Headshot of Dr Christophe Fricker. Christophe is wearing a blue-and-white-checked shirt, a v-neck jumper and glasses, and is smiling at the camera.It’s International Translation Day, and I’m a translator. When I tell people, they pause and then they look at me triumphantly, saying that, surely, this particular foreign word they know could not possibly be translated into English. In a way, they’re right, but in practical terms, they’re not. Here’s why.

Take Energiewende, the German term for the political process facilitating the transition towards a zero-carbon economy. And now look back at the previous sentence. What you see is a German term and an English translation. There are three things to say about that translation, all of which are characteristic of what we do as translators – and what you do in your everyday life:

First, the translation serves a particular purpose and a particular audience – you! This is true of literally every translation ever produced. No translation is produced in the void. It is commissioned by someone, carried out by someone, and addressed and perceived by someone with specific interests and skills. The translation reflects and addresses them. This is not a weakness. In fact, it’s the unique strength of translation that it can – and will inevitably – be calibrated to meet a particular need. Yes, that means there will be a need for a new translation at some point, but that is true for the original utterance as well. There are no final words, in any language.

Secondly, my translation of Energiewende is different in length compared to the original. It would be quite unrealistic to expect otherwise. Different languages form their words and their sentences in different ways. A text you translate from English into German will end up being 10% longer in terms of characters but 10% shorter in terms of its word count. I am saying this because translators translate texts, not words. I have worked in this profession for a decade and a half and I have never been asked to translate a word. My clients come to me because they want an advertising slogan or a travel essay or a children’s book translated. When they are looking for a word in another language, they will turn to a dictionary rather than a translator.

What all of this tells us, thirdly and inevitably, is that no two statements map neatly onto each other, between any two languages. The beautiful thing is this, though: the same is also true for any two statements in the same language, and even the same statement in the same language uttered by different people or in different situations. When you say the words ‘I love you’ to your partner, they mean something different from when you say them to your son. When, in response, your partner asks: ‘Where have you been?’, the potential for misunderstanding may be so big that you wish a translator were at hand. Translation is not something that only happens between different languages; wherever we understand each other, we deliver a successful translation.

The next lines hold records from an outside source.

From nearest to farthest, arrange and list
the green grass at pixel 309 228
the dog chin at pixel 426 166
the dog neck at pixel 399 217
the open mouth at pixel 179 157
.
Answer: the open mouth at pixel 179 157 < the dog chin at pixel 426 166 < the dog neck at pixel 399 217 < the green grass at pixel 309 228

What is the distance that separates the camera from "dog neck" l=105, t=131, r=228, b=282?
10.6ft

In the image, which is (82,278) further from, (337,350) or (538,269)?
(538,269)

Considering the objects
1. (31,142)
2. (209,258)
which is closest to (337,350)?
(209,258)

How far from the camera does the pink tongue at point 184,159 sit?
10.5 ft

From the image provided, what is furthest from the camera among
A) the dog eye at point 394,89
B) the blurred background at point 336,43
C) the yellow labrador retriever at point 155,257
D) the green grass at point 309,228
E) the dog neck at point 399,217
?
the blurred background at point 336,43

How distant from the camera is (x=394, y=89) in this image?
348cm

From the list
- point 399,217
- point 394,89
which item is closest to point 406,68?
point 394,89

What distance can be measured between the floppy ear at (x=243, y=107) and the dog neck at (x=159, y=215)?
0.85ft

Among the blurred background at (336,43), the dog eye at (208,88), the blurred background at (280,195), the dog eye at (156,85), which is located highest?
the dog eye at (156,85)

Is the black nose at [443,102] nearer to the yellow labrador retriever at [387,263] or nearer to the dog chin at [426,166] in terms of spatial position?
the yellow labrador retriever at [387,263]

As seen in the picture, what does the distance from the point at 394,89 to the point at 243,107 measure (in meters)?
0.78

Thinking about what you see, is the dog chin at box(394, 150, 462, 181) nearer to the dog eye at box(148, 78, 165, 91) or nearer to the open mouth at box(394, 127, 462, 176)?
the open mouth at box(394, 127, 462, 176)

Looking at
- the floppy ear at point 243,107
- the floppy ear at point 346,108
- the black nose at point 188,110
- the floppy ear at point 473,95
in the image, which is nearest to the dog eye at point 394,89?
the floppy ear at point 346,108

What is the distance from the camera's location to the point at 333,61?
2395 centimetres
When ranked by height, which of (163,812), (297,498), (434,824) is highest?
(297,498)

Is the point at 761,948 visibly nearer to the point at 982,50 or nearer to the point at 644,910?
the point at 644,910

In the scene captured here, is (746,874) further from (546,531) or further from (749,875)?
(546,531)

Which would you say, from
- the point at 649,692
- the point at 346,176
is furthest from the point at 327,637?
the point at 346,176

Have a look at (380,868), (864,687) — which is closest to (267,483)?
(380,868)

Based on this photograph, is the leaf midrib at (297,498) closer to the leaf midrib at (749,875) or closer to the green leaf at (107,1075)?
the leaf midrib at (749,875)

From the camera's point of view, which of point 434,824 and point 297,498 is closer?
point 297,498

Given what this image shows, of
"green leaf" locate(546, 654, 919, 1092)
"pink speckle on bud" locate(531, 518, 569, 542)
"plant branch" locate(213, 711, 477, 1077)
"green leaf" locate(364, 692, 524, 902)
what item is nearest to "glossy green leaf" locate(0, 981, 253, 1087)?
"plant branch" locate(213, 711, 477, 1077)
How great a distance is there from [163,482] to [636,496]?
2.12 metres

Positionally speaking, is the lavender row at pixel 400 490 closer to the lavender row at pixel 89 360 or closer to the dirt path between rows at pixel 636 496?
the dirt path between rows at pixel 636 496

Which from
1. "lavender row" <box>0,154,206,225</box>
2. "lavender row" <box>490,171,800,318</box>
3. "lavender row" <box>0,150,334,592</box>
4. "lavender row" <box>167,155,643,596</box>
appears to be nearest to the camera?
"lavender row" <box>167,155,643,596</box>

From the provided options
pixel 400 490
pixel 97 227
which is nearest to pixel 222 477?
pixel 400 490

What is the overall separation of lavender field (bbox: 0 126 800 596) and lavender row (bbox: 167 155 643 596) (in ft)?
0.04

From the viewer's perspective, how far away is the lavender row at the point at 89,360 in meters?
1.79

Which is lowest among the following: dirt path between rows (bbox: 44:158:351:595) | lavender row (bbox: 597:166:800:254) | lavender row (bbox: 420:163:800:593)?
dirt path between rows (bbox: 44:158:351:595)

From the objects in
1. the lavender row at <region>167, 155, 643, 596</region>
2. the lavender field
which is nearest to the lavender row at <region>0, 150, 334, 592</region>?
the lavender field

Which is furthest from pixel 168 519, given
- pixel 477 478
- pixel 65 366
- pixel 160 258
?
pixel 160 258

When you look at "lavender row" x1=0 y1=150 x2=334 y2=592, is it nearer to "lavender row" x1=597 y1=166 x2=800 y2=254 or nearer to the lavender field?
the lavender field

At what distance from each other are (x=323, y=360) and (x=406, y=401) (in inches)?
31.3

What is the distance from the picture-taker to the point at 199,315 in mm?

I get a sense, here, that you are intrigued but perhaps not entirely convinced. Let me give you a little homework – I am a teacher, after all. Imagine you live in an apartment block with people who speak lots of different languages, but the fire safety information sheet is only available in French. You are asked to translate it into English. What would be your first priority? That everybody who walks past appreciates the original French via your translation, or that they know where to go when their pants are on fire? I doubt they have time to worry about untranslatable French words at that point.

Debates about untranslatable words are fireside chat (for which there is definitely a place!). In the meantime, translators like so many of my wonderful colleagues make sure people are safe around the world, and today is the day we celebrate them!

Credit: iStock SDenisov

The MA Translation programme at Bristol combines language-specific practice with training in translation theory and translation technologies. To find out more about this online programme, go to the MA Translation web page or come and see us at one of our Postgraduate visits and open days.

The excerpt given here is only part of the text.